# Schaltwerk reparieren



## Wenkman (10. Mai 2003)

Hallo Leute, 
hatte heute dummerweise einen kleine Panne mit meinem Bike (Cube LTD 2). Ein etwas dickerer Ast hat sich hinten in die Kette geschoben, was ich nicht bemerkt und weitergetreten hatte, da hat auch schon die Kette blockiert und nix ging mehr. 

Der erste Check hat gezeigt, das mein Deore XT Schaltwerk verbogen ist. 
Daheim ausgebaut, habe ich festgestellt das der Halter an dem das Schaltwerk am Rahmen befestigt ist, total verbogen ist und die Befestigungschraube sich ebenso verbogen und gefressen hat. 

Weiß jemand wie diese Halterung heißt und ob es die einzeln zu kaufen gibt ?

Der Käfig am Schaltwerk scheint auch verbogen zu sein, kann man sowas wieder gerade biegen? 

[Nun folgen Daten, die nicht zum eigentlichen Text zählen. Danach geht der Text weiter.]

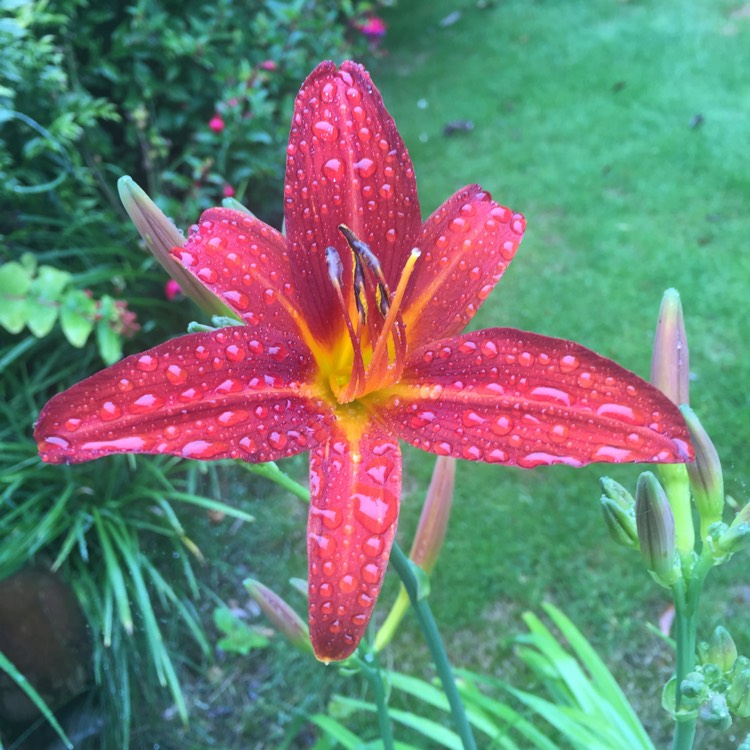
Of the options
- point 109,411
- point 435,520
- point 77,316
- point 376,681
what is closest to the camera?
point 109,411

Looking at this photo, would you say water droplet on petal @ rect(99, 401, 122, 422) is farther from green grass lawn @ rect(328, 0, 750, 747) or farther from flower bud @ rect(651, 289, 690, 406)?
green grass lawn @ rect(328, 0, 750, 747)

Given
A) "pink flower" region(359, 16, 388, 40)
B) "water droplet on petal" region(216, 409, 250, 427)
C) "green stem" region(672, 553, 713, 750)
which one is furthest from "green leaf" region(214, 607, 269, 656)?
"pink flower" region(359, 16, 388, 40)

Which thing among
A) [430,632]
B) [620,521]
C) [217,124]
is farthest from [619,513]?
[217,124]

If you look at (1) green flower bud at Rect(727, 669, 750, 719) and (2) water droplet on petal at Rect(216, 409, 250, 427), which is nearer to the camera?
(2) water droplet on petal at Rect(216, 409, 250, 427)

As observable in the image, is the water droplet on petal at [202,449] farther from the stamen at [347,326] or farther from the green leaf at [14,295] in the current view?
the green leaf at [14,295]

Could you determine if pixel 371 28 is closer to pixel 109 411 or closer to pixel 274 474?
pixel 274 474

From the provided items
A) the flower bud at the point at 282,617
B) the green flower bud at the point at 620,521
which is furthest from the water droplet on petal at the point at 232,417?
the flower bud at the point at 282,617
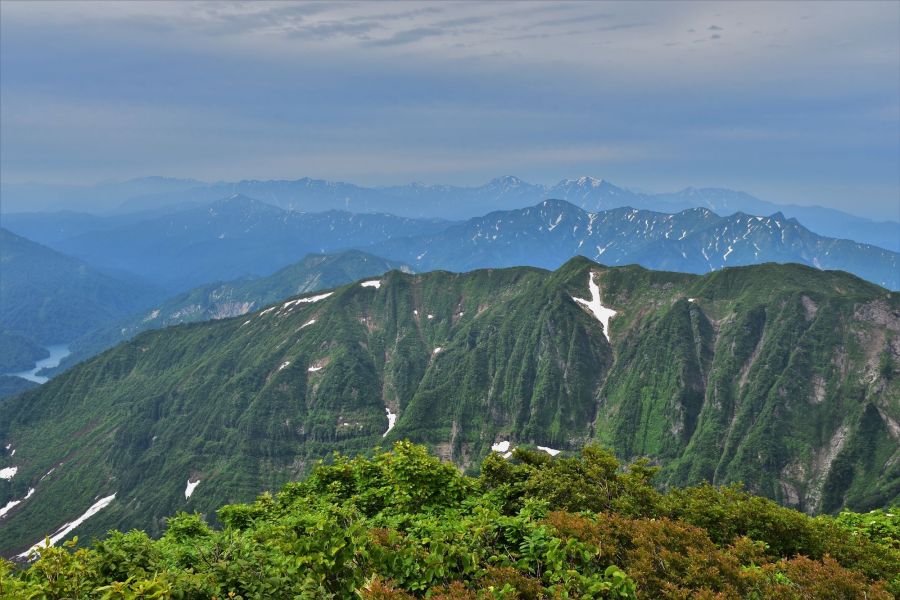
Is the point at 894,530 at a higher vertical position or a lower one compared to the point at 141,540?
lower

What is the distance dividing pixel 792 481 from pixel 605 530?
211434 millimetres

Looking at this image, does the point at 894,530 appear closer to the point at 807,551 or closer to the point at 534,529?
the point at 807,551

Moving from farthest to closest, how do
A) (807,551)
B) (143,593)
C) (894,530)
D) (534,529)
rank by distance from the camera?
(894,530) → (807,551) → (534,529) → (143,593)

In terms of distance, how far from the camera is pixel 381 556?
1593cm

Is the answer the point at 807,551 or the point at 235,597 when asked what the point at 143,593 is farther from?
the point at 807,551

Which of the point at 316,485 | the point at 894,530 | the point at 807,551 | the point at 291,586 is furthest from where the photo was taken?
the point at 316,485

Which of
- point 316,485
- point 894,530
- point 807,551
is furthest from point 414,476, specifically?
point 894,530

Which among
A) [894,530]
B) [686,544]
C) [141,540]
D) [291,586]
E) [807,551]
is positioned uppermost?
[291,586]

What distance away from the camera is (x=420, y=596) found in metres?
15.4

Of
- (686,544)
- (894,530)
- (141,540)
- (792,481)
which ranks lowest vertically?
(792,481)

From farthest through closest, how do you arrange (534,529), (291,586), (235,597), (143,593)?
(534,529) < (291,586) < (235,597) < (143,593)

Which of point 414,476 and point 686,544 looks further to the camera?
point 414,476

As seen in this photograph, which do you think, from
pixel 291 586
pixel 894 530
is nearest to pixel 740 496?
pixel 894 530

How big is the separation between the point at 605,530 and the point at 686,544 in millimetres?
2965
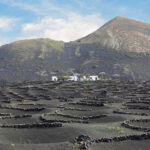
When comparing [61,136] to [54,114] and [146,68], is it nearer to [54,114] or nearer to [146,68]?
[54,114]

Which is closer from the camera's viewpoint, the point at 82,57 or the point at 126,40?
the point at 82,57

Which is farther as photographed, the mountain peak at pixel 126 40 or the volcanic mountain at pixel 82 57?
the mountain peak at pixel 126 40

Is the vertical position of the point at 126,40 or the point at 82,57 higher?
the point at 126,40

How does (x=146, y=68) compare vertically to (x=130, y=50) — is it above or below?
below

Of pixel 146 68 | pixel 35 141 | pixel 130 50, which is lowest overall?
pixel 35 141

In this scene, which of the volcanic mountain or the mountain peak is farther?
the mountain peak

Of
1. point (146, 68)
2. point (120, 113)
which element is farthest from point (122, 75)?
point (120, 113)

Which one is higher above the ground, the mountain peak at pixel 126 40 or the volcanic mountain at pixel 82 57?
the mountain peak at pixel 126 40

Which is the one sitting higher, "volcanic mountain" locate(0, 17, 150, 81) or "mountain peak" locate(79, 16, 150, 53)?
"mountain peak" locate(79, 16, 150, 53)
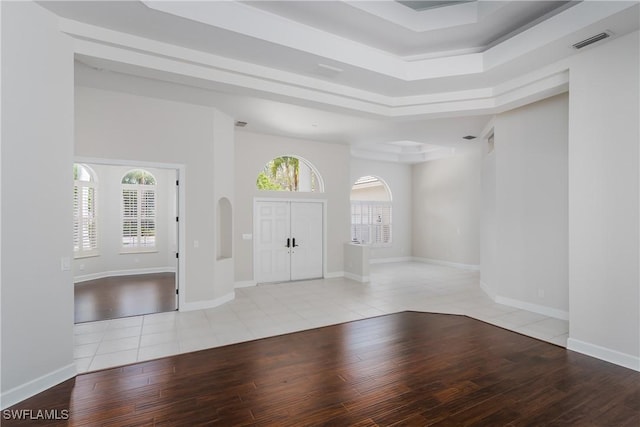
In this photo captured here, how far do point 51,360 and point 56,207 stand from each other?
4.45ft

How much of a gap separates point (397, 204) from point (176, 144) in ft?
23.8

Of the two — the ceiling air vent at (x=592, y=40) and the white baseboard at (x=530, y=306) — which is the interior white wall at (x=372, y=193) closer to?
the white baseboard at (x=530, y=306)

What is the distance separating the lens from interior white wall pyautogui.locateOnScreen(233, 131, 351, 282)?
6512 millimetres

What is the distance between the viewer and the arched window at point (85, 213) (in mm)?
6922

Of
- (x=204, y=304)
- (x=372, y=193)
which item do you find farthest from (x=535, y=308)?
(x=372, y=193)

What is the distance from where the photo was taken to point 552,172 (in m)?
4.54

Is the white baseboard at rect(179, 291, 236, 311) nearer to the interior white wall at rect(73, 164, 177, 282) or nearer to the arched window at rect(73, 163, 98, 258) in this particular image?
the interior white wall at rect(73, 164, 177, 282)

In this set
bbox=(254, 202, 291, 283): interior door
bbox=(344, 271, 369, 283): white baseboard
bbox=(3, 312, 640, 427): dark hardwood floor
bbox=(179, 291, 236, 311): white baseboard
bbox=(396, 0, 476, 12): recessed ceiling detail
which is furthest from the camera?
bbox=(344, 271, 369, 283): white baseboard

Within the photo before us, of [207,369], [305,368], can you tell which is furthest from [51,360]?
[305,368]

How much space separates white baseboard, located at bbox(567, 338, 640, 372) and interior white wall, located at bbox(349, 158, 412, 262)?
645 cm

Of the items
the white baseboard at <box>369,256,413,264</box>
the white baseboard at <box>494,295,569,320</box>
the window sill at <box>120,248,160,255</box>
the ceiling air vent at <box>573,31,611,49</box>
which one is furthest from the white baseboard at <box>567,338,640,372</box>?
the window sill at <box>120,248,160,255</box>

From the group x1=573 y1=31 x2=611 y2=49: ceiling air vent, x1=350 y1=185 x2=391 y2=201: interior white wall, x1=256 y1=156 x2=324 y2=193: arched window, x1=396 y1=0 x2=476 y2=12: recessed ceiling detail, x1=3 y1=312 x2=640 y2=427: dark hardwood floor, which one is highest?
x1=396 y1=0 x2=476 y2=12: recessed ceiling detail

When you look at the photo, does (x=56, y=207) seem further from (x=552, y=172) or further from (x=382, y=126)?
(x=552, y=172)

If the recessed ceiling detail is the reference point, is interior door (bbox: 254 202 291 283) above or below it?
below
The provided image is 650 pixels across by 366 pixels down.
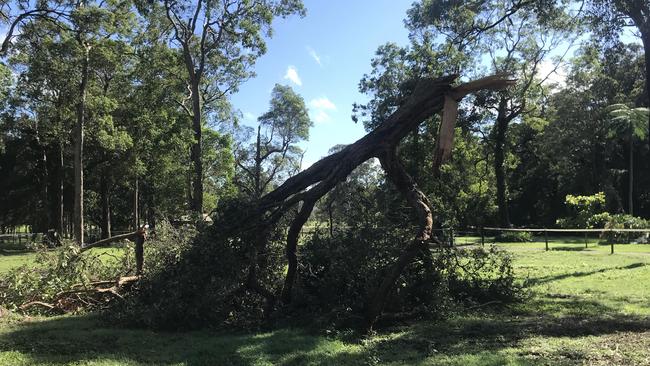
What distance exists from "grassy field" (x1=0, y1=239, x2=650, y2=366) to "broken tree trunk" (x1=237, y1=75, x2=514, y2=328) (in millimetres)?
1559

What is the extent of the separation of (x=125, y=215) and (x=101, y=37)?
34.4 meters

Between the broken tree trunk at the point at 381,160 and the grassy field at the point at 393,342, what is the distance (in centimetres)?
156

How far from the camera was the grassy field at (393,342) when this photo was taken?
17.7 feet

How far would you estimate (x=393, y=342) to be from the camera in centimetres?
616

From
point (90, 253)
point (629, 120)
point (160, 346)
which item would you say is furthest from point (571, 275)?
point (629, 120)

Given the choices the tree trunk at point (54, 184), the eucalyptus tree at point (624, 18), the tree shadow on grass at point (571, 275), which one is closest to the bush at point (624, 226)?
the tree shadow on grass at point (571, 275)

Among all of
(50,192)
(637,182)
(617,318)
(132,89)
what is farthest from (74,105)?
(637,182)

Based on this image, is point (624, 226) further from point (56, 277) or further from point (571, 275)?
point (56, 277)

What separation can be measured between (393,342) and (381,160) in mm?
2943

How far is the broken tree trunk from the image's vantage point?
7758mm

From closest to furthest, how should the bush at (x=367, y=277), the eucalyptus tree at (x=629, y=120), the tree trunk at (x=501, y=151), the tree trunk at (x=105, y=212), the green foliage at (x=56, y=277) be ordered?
the bush at (x=367, y=277)
the green foliage at (x=56, y=277)
the eucalyptus tree at (x=629, y=120)
the tree trunk at (x=501, y=151)
the tree trunk at (x=105, y=212)

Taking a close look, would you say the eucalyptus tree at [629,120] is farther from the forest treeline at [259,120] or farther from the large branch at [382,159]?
the large branch at [382,159]

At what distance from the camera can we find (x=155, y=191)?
4138 centimetres

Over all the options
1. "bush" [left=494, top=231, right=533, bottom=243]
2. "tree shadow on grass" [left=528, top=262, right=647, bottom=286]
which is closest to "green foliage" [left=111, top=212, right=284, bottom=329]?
"tree shadow on grass" [left=528, top=262, right=647, bottom=286]
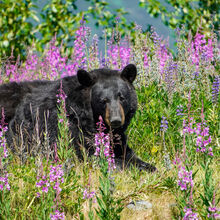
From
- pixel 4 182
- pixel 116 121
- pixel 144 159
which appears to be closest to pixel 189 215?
pixel 4 182

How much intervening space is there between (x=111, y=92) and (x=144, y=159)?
976 millimetres

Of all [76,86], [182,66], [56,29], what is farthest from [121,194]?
[56,29]

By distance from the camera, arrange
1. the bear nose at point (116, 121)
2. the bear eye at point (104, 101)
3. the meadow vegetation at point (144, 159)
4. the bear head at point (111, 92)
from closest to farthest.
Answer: the meadow vegetation at point (144, 159) < the bear nose at point (116, 121) < the bear head at point (111, 92) < the bear eye at point (104, 101)

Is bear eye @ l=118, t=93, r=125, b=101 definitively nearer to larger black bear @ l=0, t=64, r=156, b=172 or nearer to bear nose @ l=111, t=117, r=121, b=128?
larger black bear @ l=0, t=64, r=156, b=172

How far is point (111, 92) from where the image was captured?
14.8 feet

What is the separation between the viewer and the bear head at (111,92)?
4.34 m

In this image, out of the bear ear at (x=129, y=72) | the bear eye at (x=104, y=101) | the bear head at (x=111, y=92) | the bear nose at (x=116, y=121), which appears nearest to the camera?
the bear nose at (x=116, y=121)

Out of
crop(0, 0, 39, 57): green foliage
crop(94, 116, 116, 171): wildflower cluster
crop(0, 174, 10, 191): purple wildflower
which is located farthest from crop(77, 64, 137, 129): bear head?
crop(0, 0, 39, 57): green foliage

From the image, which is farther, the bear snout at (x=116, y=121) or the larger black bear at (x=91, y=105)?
the larger black bear at (x=91, y=105)

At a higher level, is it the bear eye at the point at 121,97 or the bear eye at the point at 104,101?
the bear eye at the point at 121,97

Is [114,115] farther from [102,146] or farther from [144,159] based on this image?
[102,146]

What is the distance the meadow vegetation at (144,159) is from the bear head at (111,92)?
39cm

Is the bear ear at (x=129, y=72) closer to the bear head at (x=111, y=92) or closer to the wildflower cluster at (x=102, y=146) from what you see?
the bear head at (x=111, y=92)

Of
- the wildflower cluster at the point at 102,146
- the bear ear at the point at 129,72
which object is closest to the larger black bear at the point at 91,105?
the bear ear at the point at 129,72
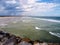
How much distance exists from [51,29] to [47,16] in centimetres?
13

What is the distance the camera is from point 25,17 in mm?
1677

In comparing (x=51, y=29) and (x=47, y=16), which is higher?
(x=47, y=16)

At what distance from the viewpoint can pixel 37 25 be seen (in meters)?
1.68

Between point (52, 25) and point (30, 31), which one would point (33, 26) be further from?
point (52, 25)

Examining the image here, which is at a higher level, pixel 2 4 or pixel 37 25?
pixel 2 4

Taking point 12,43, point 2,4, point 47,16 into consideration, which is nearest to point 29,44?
point 12,43

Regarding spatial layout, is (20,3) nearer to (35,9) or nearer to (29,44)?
(35,9)

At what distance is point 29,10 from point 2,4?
0.28m

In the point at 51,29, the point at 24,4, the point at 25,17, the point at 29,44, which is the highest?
the point at 24,4

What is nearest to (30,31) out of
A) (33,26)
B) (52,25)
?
(33,26)

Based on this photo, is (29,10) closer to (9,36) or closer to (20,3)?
(20,3)

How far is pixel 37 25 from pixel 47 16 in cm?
13

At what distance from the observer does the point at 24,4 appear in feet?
5.51

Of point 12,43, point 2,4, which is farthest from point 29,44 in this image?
point 2,4
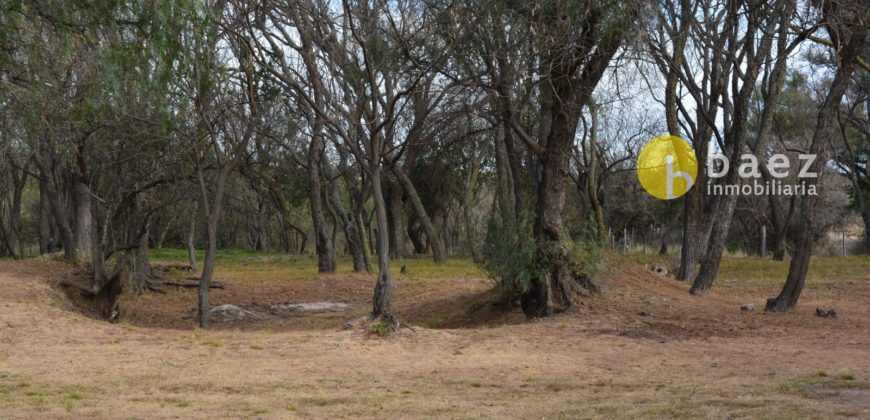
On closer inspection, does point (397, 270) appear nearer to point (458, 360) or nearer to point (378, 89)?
point (378, 89)

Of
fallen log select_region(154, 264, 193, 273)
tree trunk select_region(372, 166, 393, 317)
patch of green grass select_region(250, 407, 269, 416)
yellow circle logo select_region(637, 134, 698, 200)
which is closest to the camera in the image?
patch of green grass select_region(250, 407, 269, 416)

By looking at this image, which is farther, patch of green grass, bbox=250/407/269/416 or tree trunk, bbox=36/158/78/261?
tree trunk, bbox=36/158/78/261

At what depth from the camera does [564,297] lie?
48.0 feet

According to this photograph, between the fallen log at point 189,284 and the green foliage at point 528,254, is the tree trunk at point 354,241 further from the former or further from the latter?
the green foliage at point 528,254

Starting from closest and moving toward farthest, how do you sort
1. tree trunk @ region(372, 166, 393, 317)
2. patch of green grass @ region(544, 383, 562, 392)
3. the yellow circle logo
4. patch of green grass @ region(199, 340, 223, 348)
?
1. patch of green grass @ region(544, 383, 562, 392)
2. patch of green grass @ region(199, 340, 223, 348)
3. tree trunk @ region(372, 166, 393, 317)
4. the yellow circle logo

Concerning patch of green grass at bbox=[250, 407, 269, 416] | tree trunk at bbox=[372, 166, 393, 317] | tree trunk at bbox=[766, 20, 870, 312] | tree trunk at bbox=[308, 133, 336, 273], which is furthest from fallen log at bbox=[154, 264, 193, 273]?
patch of green grass at bbox=[250, 407, 269, 416]

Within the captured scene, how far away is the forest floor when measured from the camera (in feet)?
26.1

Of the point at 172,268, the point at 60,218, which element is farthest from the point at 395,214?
the point at 60,218

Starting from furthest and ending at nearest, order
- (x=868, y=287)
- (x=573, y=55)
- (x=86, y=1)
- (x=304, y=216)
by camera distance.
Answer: (x=304, y=216) < (x=868, y=287) < (x=573, y=55) < (x=86, y=1)

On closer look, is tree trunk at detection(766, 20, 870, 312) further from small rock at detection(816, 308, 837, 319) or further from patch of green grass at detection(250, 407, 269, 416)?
patch of green grass at detection(250, 407, 269, 416)

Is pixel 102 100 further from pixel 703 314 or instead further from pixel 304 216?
pixel 304 216

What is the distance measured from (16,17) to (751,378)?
7775 mm

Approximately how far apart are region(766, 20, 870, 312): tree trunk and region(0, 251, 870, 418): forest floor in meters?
0.35

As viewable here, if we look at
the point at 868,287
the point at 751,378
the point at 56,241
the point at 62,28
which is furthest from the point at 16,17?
the point at 56,241
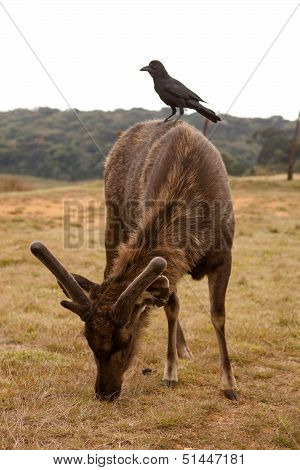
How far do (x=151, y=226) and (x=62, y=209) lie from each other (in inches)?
851

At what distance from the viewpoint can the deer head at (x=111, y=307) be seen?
483 cm

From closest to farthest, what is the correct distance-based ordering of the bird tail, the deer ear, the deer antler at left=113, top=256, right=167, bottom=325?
the deer antler at left=113, top=256, right=167, bottom=325 < the deer ear < the bird tail

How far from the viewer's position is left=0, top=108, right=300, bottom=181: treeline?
63.9 m

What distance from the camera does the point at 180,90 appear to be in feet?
23.5

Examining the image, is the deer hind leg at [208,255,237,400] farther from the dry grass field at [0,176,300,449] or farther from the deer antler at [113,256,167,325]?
the deer antler at [113,256,167,325]

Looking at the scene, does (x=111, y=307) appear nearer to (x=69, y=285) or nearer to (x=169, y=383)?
(x=69, y=285)

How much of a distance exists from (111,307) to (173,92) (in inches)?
137

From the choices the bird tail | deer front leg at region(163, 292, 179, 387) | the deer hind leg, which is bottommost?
deer front leg at region(163, 292, 179, 387)

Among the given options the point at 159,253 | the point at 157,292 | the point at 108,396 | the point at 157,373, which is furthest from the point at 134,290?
the point at 157,373

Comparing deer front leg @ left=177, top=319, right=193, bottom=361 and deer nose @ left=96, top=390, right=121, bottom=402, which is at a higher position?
deer nose @ left=96, top=390, right=121, bottom=402

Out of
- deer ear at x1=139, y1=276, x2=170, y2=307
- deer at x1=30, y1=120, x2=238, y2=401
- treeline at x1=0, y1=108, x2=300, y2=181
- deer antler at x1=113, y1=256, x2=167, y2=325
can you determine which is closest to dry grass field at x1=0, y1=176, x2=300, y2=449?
deer at x1=30, y1=120, x2=238, y2=401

Vielleicht könnt ihr mir den einen oder anderen Tipp geben, ich bin am überlegen, ob ich das Rad bei meinem Händler abgebe und machen lasse, oder ob ich mir ne neue XT bestelle + diesen Halter und alles selber mache. 
Kann man vielleicht den Käfig wieder hinbiegen oder ist das sehr schwierig weil man einen genauen Winkel treffen muß ?

Vielen Dank schon mal für den einen oder anderen Hinweis.

Gruß Wenkman


----------



## Sandra (10. Mai 2003)

Bei besagtem Teil dürfte es sich um das sog. Schaltauge handel, welches man normalerweise beim (Cube) Händler nachkaufen kann. Die Schaltaugen sind allerdings von Hersteller zu Hersteller unterschiedlich. Solltest daher auch explizit nach einem Cube Schaltauge unter Modell- und Jahresangabe fragen. Es gehört zu den Teilen, die i.d.R. häufiger nachgefragt werden, da sie sich des öfteren mal verbiegen. 
Bzgl. des Käfigs solltest du es erstmal mit gerade biegen versuchen, manchmal klappt es, abhängig vom Deformationsgrad.
Ansonsten vielleicht doch einen Mechaniker zu Rate ziehen und sich erkundigen, ob der Ersatz von Käfig und evtl. noch Schaltröllchen reichen (und wenn ja Kostenvoranschlag machen lassen) oder ob du doch gleich ein neues Schaltwerk benötigst. 
Hoffe, du kommst glimpflich davon, ansonsten gibt es ja z.Zt. das XT-Schaltwerk bei bike-mailorder.de zu einem anständigen Preis.
Gruß, Sandra


----------



## MTB-News.de




----------



## Wenkman (16. Mai 2003)

Hallo Sandra,
danke erstmal für deine Hilfestellung. 

Das Schaltauge habe ich mir besorgt bei meinem Händler, aber das Schaltwerk ist in der Tat hinüber. Neues ist schon unterwegs.

Wie gesagt Thanx fürs Antworten

Grüße Wenkman


----------